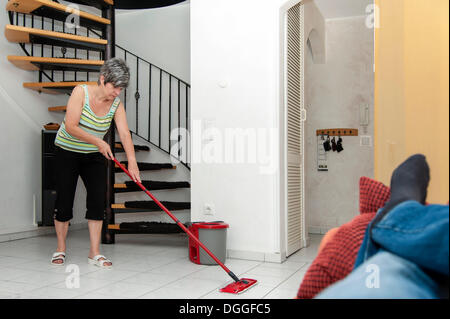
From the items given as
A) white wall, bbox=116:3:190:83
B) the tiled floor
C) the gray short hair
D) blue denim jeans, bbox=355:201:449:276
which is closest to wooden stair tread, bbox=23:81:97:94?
white wall, bbox=116:3:190:83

————

TASK INSTRUCTIONS: Rewrite the data above with "wooden stair step" substituted for "wooden stair tread" and everything else unchanged. Leave out the pictures.

RESULT OF THIS EXERCISE:
From the items given as
A) white wall, bbox=116:3:190:83
B) the tiled floor
C) the gray short hair
D) blue denim jeans, bbox=355:201:449:276
which is closest to wooden stair step, bbox=23:81:97:94?
white wall, bbox=116:3:190:83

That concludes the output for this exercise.